3 parties are involved in the staging of an
IPL match : The BCCI – IPL, the State Association and the Franchise. The State Association (Maharashtra Cricket Association) had
hired us for Venue Management, while IMG had been hired by BCCI – IPL to
execute the event. The Franchise (Sahara Pune Warriors) had a plethora of agencies to do their
bidding.
Because the 9th and final match
at the Subroto Roy Sahara Stadium was a playoff match, the dynamics completely
changed. The Franchise is thrown out of the equation, and their
responsibilities are divided between the SA and BCCI.
One of the major changes that takes place
is the re-branding of the stadium. The stadium was stripped of anything with
the Sahara logo, and replaced with IPL branding. While this was not really our
responsibility, we did take pleasure in yanking down, with great gusto all that
was Sahara’s and with it removed our frustration of the past few weeks. While
most of it was easy to deal with, there was one thing that we could not get rid
of. And that brings me to my greatest personal logistical nightmare, WATER.
Every spectator in the stadium is entitled
to free water. This means about 34,000 people need to be provided with easy
access to free water, while keeping in mind cost and space constraints. It
translates into thousands of litres of water, and truly tiresome and tedious
exercises of planning, stocking and distributing. Since Sahara had been
providing their own brand of water for the previous matches, we had only 3 days
to master it. While it now sounds like a mean task, the memories of the first
few matches that were host to water-riots that were worthy of the Sahara desert
had us sweating. And the fact that made everything even more gruesome – The
rulebook (or the sponsorship guidelines) did not allow us to distribute the
(200 ml packed) water glasses that Sahara had so kindly left behind in
thousands. That meant we had to transport, hide, drink, bury or somehow make
these glasses disappear, and replace the stalls with unbranded water glasses. I
won’t go into further details except to say that in the end, we managed to pull
it off – 5 truckloads of water glasses were unloaded and stocked in 2 days, the
Sahara water was put to good use, and no one went thirsty on match day.

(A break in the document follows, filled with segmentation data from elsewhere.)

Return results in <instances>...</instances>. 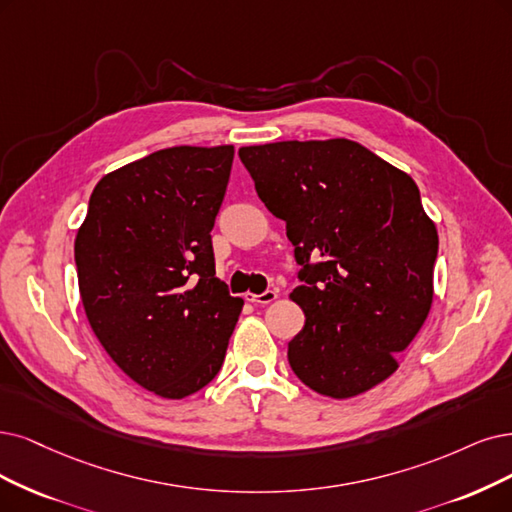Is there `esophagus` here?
Returning a JSON list of instances; mask_svg holds the SVG:
<instances>
[{
  "mask_svg": "<svg viewBox=\"0 0 512 512\" xmlns=\"http://www.w3.org/2000/svg\"><path fill=\"white\" fill-rule=\"evenodd\" d=\"M276 297H278L276 291H263V293H259V295H255V293H246V295H244L246 301H251V304H259V306L272 304V301H274Z\"/></svg>",
  "mask_w": 512,
  "mask_h": 512,
  "instance_id": "1",
  "label": "esophagus"
}]
</instances>
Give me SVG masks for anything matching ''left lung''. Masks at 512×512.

They say “Practise makes perfect”. While I
think they were referring to on-field, it definitely applies to off-the-field
as well.
By the 9th match, even the most
random problems were met with a quick solution from everyone in my team. I
think large part of the credit goes the general resolution made to utilize
every pocket in our jeans or track pants. I spent a large part of the first
match running literally around the stadium, trying to procure a last minute
parking pass for a commentator. From then on, I carried extra passes with me
wherever I went. The officials shivered away in their cabin because the AC
remote could not be located. By the 9th match, my colleague had in
his pockets not only the AC, but also the TV, Tata Sky remote. I think he left
out his music system remote because he ran out of pockets. Everyone had their
‘tool’ – or the Leatherman Multi-tool that is the loyal companion of any self
respecting event manager. Some people even carried extra cell phone batteries!
Desperate measures |
The only other party that had learned as much
as us, in my opinion was the Police. In the first few matches only the
designated number showed up for duty. But, as the season progressed, their
conscientiousness and diligence in protecting the people came to light. Every
person in the task force took it as his personal responsibility to be inside
the stadium, whether he or she had been assigned there, or not. If the gates
were locked, they squeezed through gaps in them. If their accreditations were
blocked, they put into effect the “what’s yours is mine” rule and found one
that wasn’t. They helped the match organizers find every weak spot in the
system, by exploiting it themselves.
Private security however pulled up their
socks right till their knees. The game changer was an army camp type briefing,
where orders were barked by the Security Manager at decibel levels so high that
no one dared to slack. Even the rest of us dared not speak, and stood meekly in
the corner even though we were supposed to be leading the briefing.
The accreditation team had to re-accredit
the staff working for the play-off. I was so terrified after the first
experience, that the idea of re-doing it all in a span of 3 days nearly sent me
into a coma. However I decided it would be more fruitful to organise the
process and be meticulous (in a way that would make my poor mother, who spends
half her time locating my misplaced possessions, wonder if her daughter had
suffered a concussion), and that worked out for the better.
All other parties similarly ironed out the
creases in their functioning. I can now proudly state that whatever the result
on the scoreboard, we, as the ones who slaved behind the sightscreens, emerged
victorious at the end of the IPL 5 season.